SpecGram Vol CXC, No 1 Contents Letters to the Editor

SpecGram Is No Mad Hatter’s Tea Party

By Guest Editor and SPFFaFF Director
Professor Fergal F. McFerguson-Ffyff

The SpecGram Post-Graduate Fiscal, Financial and Funding Fund (SPFFaFF) was surprised to the point of discombobulation (and I utter that last word 20% slower than the average 73-year-old says, ‘Pardon?’ on a morpheme-per-unit-time basis) recently to receive an application for funding for a proposed PhD entitled ‘Poking fun in the letters of 17th century England: the Linguistics of Restoration Satire’. Intriguing, perhaps; appropriate, no! Read on!

It’s a slack time at SpecGram HQ, so we thought we’d replace an otherwise vacuous editorial with an important reminder (and I emphasise that last collocation by gesticulating as I pronounce it) that Speculative Grammarian concerns itself only, merely and fanatically exclusively with satirical linguistics and at no time has had, nor has or currently has any intention to have, any engagement with the at best superficially and indirectly satirical field of the linguistics of satire.

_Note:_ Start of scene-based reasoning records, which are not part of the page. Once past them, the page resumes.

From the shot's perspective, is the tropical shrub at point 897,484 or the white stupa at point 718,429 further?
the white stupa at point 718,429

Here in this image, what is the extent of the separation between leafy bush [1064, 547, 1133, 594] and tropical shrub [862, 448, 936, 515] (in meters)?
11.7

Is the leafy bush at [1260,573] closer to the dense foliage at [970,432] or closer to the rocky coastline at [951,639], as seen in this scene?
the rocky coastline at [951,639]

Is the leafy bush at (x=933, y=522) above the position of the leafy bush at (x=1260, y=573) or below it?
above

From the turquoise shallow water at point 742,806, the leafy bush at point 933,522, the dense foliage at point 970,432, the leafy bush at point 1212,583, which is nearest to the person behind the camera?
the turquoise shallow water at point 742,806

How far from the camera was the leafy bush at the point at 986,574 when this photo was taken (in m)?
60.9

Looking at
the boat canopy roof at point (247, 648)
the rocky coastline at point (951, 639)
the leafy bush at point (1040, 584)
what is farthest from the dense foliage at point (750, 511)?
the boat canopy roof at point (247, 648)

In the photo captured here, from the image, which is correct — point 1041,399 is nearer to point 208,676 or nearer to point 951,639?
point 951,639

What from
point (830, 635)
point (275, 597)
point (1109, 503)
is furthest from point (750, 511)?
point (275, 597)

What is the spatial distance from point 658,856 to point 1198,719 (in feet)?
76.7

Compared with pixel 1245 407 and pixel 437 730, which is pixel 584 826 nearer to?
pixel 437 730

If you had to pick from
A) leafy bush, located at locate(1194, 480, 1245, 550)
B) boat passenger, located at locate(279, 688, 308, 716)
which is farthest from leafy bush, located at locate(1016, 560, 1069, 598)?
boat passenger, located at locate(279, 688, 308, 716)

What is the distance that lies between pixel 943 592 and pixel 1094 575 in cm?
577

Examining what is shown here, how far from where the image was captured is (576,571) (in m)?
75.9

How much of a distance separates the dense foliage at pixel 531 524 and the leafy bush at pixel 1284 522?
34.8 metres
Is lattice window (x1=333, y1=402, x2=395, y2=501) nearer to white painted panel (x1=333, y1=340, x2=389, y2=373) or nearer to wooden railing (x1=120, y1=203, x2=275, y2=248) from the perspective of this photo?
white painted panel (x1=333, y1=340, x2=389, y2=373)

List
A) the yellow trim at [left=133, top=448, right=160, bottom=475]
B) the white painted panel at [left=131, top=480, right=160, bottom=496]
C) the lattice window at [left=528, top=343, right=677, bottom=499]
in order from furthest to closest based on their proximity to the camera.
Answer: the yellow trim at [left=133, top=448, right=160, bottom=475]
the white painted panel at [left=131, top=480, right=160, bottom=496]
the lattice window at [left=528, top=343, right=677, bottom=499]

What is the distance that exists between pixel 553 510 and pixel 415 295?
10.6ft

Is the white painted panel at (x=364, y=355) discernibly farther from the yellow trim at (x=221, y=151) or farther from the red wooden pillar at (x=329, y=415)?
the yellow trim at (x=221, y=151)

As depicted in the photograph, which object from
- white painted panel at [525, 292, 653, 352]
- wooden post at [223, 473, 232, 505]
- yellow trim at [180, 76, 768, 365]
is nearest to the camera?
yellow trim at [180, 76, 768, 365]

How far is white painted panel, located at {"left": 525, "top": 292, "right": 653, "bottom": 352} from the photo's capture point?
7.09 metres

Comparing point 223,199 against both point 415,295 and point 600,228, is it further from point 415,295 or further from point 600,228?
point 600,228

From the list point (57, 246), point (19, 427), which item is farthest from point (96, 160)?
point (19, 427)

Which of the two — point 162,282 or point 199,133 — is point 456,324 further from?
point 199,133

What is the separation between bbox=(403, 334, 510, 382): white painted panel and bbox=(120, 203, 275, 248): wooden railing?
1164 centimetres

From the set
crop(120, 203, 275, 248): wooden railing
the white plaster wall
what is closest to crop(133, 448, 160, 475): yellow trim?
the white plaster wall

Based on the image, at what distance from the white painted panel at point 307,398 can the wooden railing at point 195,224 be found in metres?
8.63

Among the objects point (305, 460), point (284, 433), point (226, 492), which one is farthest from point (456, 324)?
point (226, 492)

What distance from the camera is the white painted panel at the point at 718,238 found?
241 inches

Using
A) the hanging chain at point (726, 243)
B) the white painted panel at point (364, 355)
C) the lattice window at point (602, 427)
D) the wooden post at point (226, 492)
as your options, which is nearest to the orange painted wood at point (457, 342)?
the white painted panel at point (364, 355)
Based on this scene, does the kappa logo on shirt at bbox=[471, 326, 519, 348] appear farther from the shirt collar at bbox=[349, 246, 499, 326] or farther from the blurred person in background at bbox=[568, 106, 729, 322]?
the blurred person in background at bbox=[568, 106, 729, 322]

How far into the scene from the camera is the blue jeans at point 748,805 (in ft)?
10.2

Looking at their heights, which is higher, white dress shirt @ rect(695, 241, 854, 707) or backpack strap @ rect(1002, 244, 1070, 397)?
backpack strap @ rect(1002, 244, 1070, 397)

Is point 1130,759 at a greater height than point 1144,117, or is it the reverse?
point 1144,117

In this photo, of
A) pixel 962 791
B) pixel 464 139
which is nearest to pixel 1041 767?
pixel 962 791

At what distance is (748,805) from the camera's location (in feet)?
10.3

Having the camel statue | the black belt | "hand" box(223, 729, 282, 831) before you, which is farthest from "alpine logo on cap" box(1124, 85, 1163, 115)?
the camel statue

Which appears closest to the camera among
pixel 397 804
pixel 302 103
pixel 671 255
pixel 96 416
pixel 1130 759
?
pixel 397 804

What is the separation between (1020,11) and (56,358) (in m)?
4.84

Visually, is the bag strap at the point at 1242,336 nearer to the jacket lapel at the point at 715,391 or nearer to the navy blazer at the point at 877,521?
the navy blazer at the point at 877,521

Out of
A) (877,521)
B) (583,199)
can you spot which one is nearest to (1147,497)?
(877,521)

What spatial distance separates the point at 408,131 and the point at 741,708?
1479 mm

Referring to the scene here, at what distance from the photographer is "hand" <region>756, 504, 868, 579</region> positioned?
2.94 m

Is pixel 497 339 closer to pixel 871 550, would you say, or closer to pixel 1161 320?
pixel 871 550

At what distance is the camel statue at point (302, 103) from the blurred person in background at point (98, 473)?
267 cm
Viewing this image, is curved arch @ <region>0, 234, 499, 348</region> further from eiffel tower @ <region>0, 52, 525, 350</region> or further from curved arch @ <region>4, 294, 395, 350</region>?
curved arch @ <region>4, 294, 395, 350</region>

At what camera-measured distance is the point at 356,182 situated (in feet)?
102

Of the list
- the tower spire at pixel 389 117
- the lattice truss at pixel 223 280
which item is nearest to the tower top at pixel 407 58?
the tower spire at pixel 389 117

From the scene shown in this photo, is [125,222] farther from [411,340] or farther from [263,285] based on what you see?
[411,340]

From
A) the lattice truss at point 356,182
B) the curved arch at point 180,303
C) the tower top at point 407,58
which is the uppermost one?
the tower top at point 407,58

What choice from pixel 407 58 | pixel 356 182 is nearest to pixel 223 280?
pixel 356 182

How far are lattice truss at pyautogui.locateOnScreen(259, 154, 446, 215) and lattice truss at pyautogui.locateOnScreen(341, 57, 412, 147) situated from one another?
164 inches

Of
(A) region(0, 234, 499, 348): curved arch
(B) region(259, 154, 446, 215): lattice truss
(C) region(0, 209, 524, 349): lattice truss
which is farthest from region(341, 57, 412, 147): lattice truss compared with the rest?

Loyal readers will have noted that, on occasion, in extremis, when we’re up against it and caught between a rock and hard place, when the chips and down and our guard is up and there’s nowhere to turn to but to turn up and take your turn, we have, reluctantly, briefly, ever-so-slightly awkwardly and I assure you guv’nor none-too-enthusiastically, undertaken to dance at the very edges, extremities, corners and moist, dark places of the satire of satire and the linguistics of linguistics. We may also, inadvertently, once or twice and most certainly temporarily have tiptoed around the satire of the linguistics of satire; but never, of course in the linguistics of satirical linguistics (which would, clearly, be tantamount to engaging with the linguistics of satire itself by other means).

To underscore the point (like that), we stand tall with both the Mad Hatter and the March Hare in offering only the rebukest of rebukes to any Alices out there who may feel that ‘I like what I get’ is the same thing as ‘I get what I like’ and ‘I breathe when I sleep’ depicts the same state of affairs as ‘I sleep when I breathe’.

We hope this clarifies the situation and leaves anyone with aspirations to submit future funding applications to SPFFaFF in no doubt as to SpecGram’s remit as regards satirical linguistics and the linguistics of satire.

Thanks for reading; apologies if the tone was unduly strident (and I whisper those last two lexemes in a manner more conspiratorial than menacing). Now, please relax, sit back (or sit up (or sit down)) and enjoy this issue of satirical linguistic fun, friendship and frolics.